Ministral 3 Series Overview

Updated 14 January 2026

Ministral 3 Series are a family of dense LLMs with 3B, 8B, and 14B parameters, available in base, instruct, and reasoning variants.
The models utilize a decoder-only Transformer architecture with grouped query attention, RoPE embeddings, and support extended context lengths up to 256K tokens.
They achieve near-teacher performance through cascade distillation, efficient pruning techniques, and integrate image understanding via a lightweight ViT encoder.

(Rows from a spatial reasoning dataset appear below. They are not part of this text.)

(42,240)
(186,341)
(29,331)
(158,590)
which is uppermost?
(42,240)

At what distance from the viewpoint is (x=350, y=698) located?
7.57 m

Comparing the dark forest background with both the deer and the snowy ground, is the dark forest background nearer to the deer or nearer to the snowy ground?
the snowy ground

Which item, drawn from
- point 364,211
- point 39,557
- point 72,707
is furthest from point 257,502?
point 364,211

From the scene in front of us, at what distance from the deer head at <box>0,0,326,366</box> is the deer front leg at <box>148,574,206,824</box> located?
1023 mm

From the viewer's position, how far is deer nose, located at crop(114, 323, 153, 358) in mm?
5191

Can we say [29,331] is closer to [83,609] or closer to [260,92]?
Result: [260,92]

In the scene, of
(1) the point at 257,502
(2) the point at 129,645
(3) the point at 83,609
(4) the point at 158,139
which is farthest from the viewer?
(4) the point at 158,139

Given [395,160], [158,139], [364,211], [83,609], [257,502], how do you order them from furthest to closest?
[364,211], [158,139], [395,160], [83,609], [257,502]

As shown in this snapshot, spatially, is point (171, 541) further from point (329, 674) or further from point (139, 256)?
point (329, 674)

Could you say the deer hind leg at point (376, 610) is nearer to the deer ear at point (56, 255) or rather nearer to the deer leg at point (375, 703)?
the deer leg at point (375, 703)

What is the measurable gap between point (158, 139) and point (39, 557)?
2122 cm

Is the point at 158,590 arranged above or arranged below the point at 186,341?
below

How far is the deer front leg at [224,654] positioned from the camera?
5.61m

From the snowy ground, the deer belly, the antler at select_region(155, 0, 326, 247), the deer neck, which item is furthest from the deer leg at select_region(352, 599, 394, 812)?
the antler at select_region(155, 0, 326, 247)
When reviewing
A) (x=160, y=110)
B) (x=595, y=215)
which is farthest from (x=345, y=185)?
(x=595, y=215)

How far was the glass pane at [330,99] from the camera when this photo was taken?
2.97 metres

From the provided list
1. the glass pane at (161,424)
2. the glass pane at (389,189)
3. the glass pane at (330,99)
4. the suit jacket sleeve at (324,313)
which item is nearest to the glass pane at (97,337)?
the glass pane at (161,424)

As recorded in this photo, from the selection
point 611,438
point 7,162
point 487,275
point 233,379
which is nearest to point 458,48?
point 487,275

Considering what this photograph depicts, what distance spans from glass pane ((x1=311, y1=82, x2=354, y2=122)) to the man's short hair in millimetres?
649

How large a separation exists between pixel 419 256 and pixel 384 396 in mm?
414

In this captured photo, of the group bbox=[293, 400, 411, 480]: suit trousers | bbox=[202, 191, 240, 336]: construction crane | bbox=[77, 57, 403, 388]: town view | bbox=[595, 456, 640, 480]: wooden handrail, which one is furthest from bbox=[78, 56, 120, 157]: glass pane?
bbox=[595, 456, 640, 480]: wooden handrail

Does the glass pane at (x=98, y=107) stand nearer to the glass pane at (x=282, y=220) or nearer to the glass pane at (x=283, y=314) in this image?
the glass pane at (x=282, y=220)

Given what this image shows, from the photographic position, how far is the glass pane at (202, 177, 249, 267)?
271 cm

The Ministral 3 Series comprises a family of parameter-efficient, dense LLMs constructed for compute- and memory-constrained applications. Released in three model sizes—3B, 8B, and 14B parameters—each size is available in three variants: a base pretrained model, an instruction-finetuned checkpoint, and a reasoning model optimized for complex problem-solving. All models are derived via Cascade Distillation from the Mistral Small 3.1 24B teacher and incorporate image understanding capabilities, with weights and configurations distributed under the Apache 2.0 license (Liu et al., 13 Jan 2026).

1. Architectural Overview and Model Sizes

All models in the Ministral 3 Series adopt a decoder-only Transformer backbone featuring Grouped Query Attention, RoPE positional embeddings, SwiGLU activations, and RMSNorm. They support contexts up to 256K tokens (128K for reasoning variants) and utilize a 131K vocabulary. Embedding strategies vary by size, with tied embeddings in the 3B and untied in larger models.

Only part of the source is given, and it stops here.